The Court commented that other legal doctrines, including extinguishment, infringement and justification could be used to determine the scope of an incidental right.


The decision has far-reaching implications for the Crown, industry, and Indigenous groups. The case highlights the importance of considering the pre-European contact territory of Indigenous groups and the current pattern of settlement. The post-contact sovereign border is not determinative when considering the geographic reach of aboriginal rights.

The Crown owes a duty to consult Aboriginal groups when Crown conduct has the potential to affect Aboriginal rights, either proven or asserted. Because Aboriginal rights may extend to modern collectives resident in the United States, the Crown's duty to consult and accommodate may, in some cases, extend to groups not resident in Canada if they have rights claims in Canadian territory.

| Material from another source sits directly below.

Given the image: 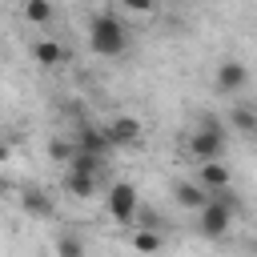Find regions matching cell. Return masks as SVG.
<instances>
[{"instance_id":"obj_1","label":"cell","mask_w":257,"mask_h":257,"mask_svg":"<svg viewBox=\"0 0 257 257\" xmlns=\"http://www.w3.org/2000/svg\"><path fill=\"white\" fill-rule=\"evenodd\" d=\"M237 213H241V201L233 197V189H229V185H225V189H213L209 201L197 209V229H201V237L221 241V237L229 233V225H233Z\"/></svg>"},{"instance_id":"obj_2","label":"cell","mask_w":257,"mask_h":257,"mask_svg":"<svg viewBox=\"0 0 257 257\" xmlns=\"http://www.w3.org/2000/svg\"><path fill=\"white\" fill-rule=\"evenodd\" d=\"M88 48H92L96 56H120V52L128 48L124 24H120L112 12H96V16L88 20Z\"/></svg>"},{"instance_id":"obj_3","label":"cell","mask_w":257,"mask_h":257,"mask_svg":"<svg viewBox=\"0 0 257 257\" xmlns=\"http://www.w3.org/2000/svg\"><path fill=\"white\" fill-rule=\"evenodd\" d=\"M225 124L217 116H201V124L193 128L189 137V157L193 161H213V157H225Z\"/></svg>"},{"instance_id":"obj_4","label":"cell","mask_w":257,"mask_h":257,"mask_svg":"<svg viewBox=\"0 0 257 257\" xmlns=\"http://www.w3.org/2000/svg\"><path fill=\"white\" fill-rule=\"evenodd\" d=\"M137 209H141V201H137V189H133L128 181H116V185L108 189V213H112V221H120V225H133V221H137Z\"/></svg>"},{"instance_id":"obj_5","label":"cell","mask_w":257,"mask_h":257,"mask_svg":"<svg viewBox=\"0 0 257 257\" xmlns=\"http://www.w3.org/2000/svg\"><path fill=\"white\" fill-rule=\"evenodd\" d=\"M213 84H217V92L233 96V92H241V88L249 84V68H245L241 60H221L217 72H213Z\"/></svg>"},{"instance_id":"obj_6","label":"cell","mask_w":257,"mask_h":257,"mask_svg":"<svg viewBox=\"0 0 257 257\" xmlns=\"http://www.w3.org/2000/svg\"><path fill=\"white\" fill-rule=\"evenodd\" d=\"M104 137L112 141V149H128V145L141 141V120L137 116H112L104 124Z\"/></svg>"},{"instance_id":"obj_7","label":"cell","mask_w":257,"mask_h":257,"mask_svg":"<svg viewBox=\"0 0 257 257\" xmlns=\"http://www.w3.org/2000/svg\"><path fill=\"white\" fill-rule=\"evenodd\" d=\"M76 149L96 153V157H108L112 153V141L104 137V124H80L76 128Z\"/></svg>"},{"instance_id":"obj_8","label":"cell","mask_w":257,"mask_h":257,"mask_svg":"<svg viewBox=\"0 0 257 257\" xmlns=\"http://www.w3.org/2000/svg\"><path fill=\"white\" fill-rule=\"evenodd\" d=\"M201 169H197V181L213 193V189H225V185H233V173H229V165L221 161V157H213V161H197Z\"/></svg>"},{"instance_id":"obj_9","label":"cell","mask_w":257,"mask_h":257,"mask_svg":"<svg viewBox=\"0 0 257 257\" xmlns=\"http://www.w3.org/2000/svg\"><path fill=\"white\" fill-rule=\"evenodd\" d=\"M173 201H177L181 209H193V213H197V209L209 201V189H205L201 181H177V185H173Z\"/></svg>"},{"instance_id":"obj_10","label":"cell","mask_w":257,"mask_h":257,"mask_svg":"<svg viewBox=\"0 0 257 257\" xmlns=\"http://www.w3.org/2000/svg\"><path fill=\"white\" fill-rule=\"evenodd\" d=\"M96 185H100V177H96V173H76V169H68V173H64V193H72L76 201L96 197Z\"/></svg>"},{"instance_id":"obj_11","label":"cell","mask_w":257,"mask_h":257,"mask_svg":"<svg viewBox=\"0 0 257 257\" xmlns=\"http://www.w3.org/2000/svg\"><path fill=\"white\" fill-rule=\"evenodd\" d=\"M20 209H24L28 217H36V221H44V217L56 213V205H52V197H48L44 189H24V193H20Z\"/></svg>"},{"instance_id":"obj_12","label":"cell","mask_w":257,"mask_h":257,"mask_svg":"<svg viewBox=\"0 0 257 257\" xmlns=\"http://www.w3.org/2000/svg\"><path fill=\"white\" fill-rule=\"evenodd\" d=\"M128 245H133L137 253H157V249L165 245V237H161L157 229H149V225H137L133 237H128Z\"/></svg>"},{"instance_id":"obj_13","label":"cell","mask_w":257,"mask_h":257,"mask_svg":"<svg viewBox=\"0 0 257 257\" xmlns=\"http://www.w3.org/2000/svg\"><path fill=\"white\" fill-rule=\"evenodd\" d=\"M32 60L44 64V68H56V64L64 60V48H60L56 40H36V44H32Z\"/></svg>"},{"instance_id":"obj_14","label":"cell","mask_w":257,"mask_h":257,"mask_svg":"<svg viewBox=\"0 0 257 257\" xmlns=\"http://www.w3.org/2000/svg\"><path fill=\"white\" fill-rule=\"evenodd\" d=\"M68 169H76V173H96V177H104V157H96V153H84V149H76V153L68 157Z\"/></svg>"},{"instance_id":"obj_15","label":"cell","mask_w":257,"mask_h":257,"mask_svg":"<svg viewBox=\"0 0 257 257\" xmlns=\"http://www.w3.org/2000/svg\"><path fill=\"white\" fill-rule=\"evenodd\" d=\"M229 128H237V133L253 137V133H257V112H253L249 104H237V108L229 112Z\"/></svg>"},{"instance_id":"obj_16","label":"cell","mask_w":257,"mask_h":257,"mask_svg":"<svg viewBox=\"0 0 257 257\" xmlns=\"http://www.w3.org/2000/svg\"><path fill=\"white\" fill-rule=\"evenodd\" d=\"M24 16H28V24H48L52 20V4L48 0H24Z\"/></svg>"},{"instance_id":"obj_17","label":"cell","mask_w":257,"mask_h":257,"mask_svg":"<svg viewBox=\"0 0 257 257\" xmlns=\"http://www.w3.org/2000/svg\"><path fill=\"white\" fill-rule=\"evenodd\" d=\"M72 153H76V141H64V137H52V141H48V157H52V161L68 165Z\"/></svg>"},{"instance_id":"obj_18","label":"cell","mask_w":257,"mask_h":257,"mask_svg":"<svg viewBox=\"0 0 257 257\" xmlns=\"http://www.w3.org/2000/svg\"><path fill=\"white\" fill-rule=\"evenodd\" d=\"M56 253H60V257H80V253H84V241L72 237V233H60V237H56Z\"/></svg>"},{"instance_id":"obj_19","label":"cell","mask_w":257,"mask_h":257,"mask_svg":"<svg viewBox=\"0 0 257 257\" xmlns=\"http://www.w3.org/2000/svg\"><path fill=\"white\" fill-rule=\"evenodd\" d=\"M120 4H124L128 12H149V8H153V0H120Z\"/></svg>"},{"instance_id":"obj_20","label":"cell","mask_w":257,"mask_h":257,"mask_svg":"<svg viewBox=\"0 0 257 257\" xmlns=\"http://www.w3.org/2000/svg\"><path fill=\"white\" fill-rule=\"evenodd\" d=\"M8 157H12V149H8L4 141H0V161H8Z\"/></svg>"},{"instance_id":"obj_21","label":"cell","mask_w":257,"mask_h":257,"mask_svg":"<svg viewBox=\"0 0 257 257\" xmlns=\"http://www.w3.org/2000/svg\"><path fill=\"white\" fill-rule=\"evenodd\" d=\"M8 189H12V185H8V181H4V177H0V197H4V193H8Z\"/></svg>"},{"instance_id":"obj_22","label":"cell","mask_w":257,"mask_h":257,"mask_svg":"<svg viewBox=\"0 0 257 257\" xmlns=\"http://www.w3.org/2000/svg\"><path fill=\"white\" fill-rule=\"evenodd\" d=\"M213 4H221V0H213Z\"/></svg>"}]
</instances>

While the Crown raised the potential impact of the decision on the duty to consult and accommodate, the Court did not offer any guidance, finding it to be an ancillary question that is not material to the central issue. With the door open for Aboriginal groups resident in the United States to make claims in Canada, the scope of the duty to consult is left uncertain and is likely to result in further litigation in the future. It is also unclear how courts in the United States would deal with the reciprocal situation.


1 At paras 51 to 53, citing Van der Peet and R v Sparrow, [1990] 1 SCR 1075.

2 At para 57

3 Ibid.

4 At para 62.

5 At para 66 – 68.

6 At para 70.

The content of this article is intended to provide a general guide to the subject matter. Specialist advice should be sought about your specific circumstances.